▶ **Folgendes bearbeiten**
**A.** Beantworte anhand des Ausgangstexts zum Gegenstandswert diese Fragen:
(i) Worauf bezieht sich das Interesse des Schuldners laut Text regelmäßig?
(ii) Welche zwei Fälle nennt der Text als Beispiele, in denen eine niedrigere Wertfestsetzung geboten sein kann?
(iii) Welche Vorschrift des RVG wird als allgemeine Wertvorschrift genannt?
**B.** Liefere die Fortsetzung des Ausgangstexts zum Gegenstandswert im Anschluss an seinen letzten Satz.

Regelmäßig wird sich das Interesse des Schuldners auf den Ausschluss der Zwangsvollstreckung hinsichtlich der gesamten titulierten Forderung beziehen, so dass der Gegenstandswert in entsprechender Höhe festgesetzt werden kann. Eine hiervon abweichende, niedrigere Wertfestsetzung kann aber im Ausnahmefall geboten sein, etwa in den Fällen, in denen es lediglich um die Abwehr einstweiliger Maßnahmen geht oder wenn eine titulierte Forderung aufgrund ihrer Höhe nicht ernstlich durchsetzbar erscheint.
bb) Dies gilt auch im Rechtsmittelverfahren über den Antrag des Schuldners nach § 1115 ZPO in Verbindung mit Art. 45, 46 Brüssel Ia-Verordnung. Insoweit ist nach der allgemeinen Wertvorschrift in § 23 Abs. 2 Satz 1, Abs. 3 Satz 2 RVG der Wert des Gegenstands der anwaltlichen Tätigkeit ebenfalls nach dem Interesse des Antragstellers nach billigem Ermessen zu bestimmen.

▶ **Gegebenes Material**
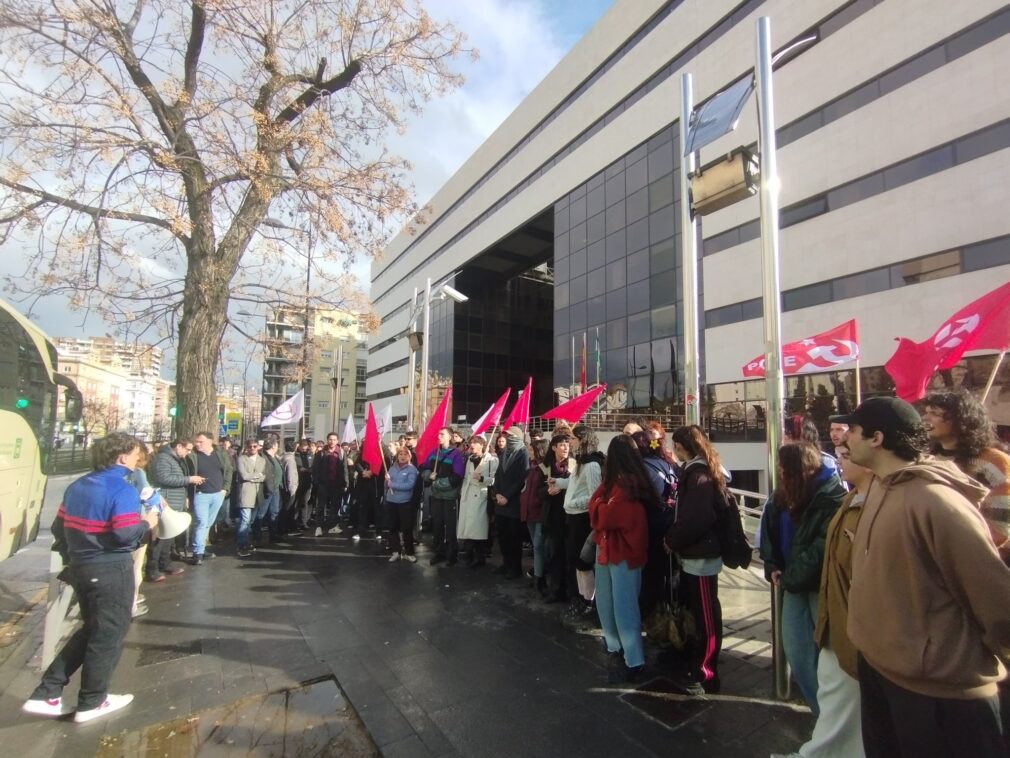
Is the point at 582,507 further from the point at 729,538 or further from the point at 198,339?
the point at 198,339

▶ **Antworten**
**A.**
(i) Auf den Ausschluss der Zwangsvollstreckung hinsichtlich der gesamten titulierten Forderung.
(ii) Fälle, in denen es lediglich um die Abwehr einstweiliger Maßnahmen geht, und Fälle, in denen eine titulierte Forderung aufgrund ihrer Höhe nicht ernstlich durchsetzbar erscheint.
(iii) § 23 Abs. 2 Satz 1, Abs. 3 Satz 2 RVG.

**B.**
cc) Nach nochmaliger Prüfung erachtet der Senat wegen der Besonderheiten des Streitfalls die Festsetzung des Werts der anwaltlichen Tätigkeit auf ein Zehntel der geltend gemachten Hauptforderung weiterhin als angemessen.
(1) Eine Festsetzung auf den vollen Betrag der Hauptsacheforderung kommt nicht in Betracht.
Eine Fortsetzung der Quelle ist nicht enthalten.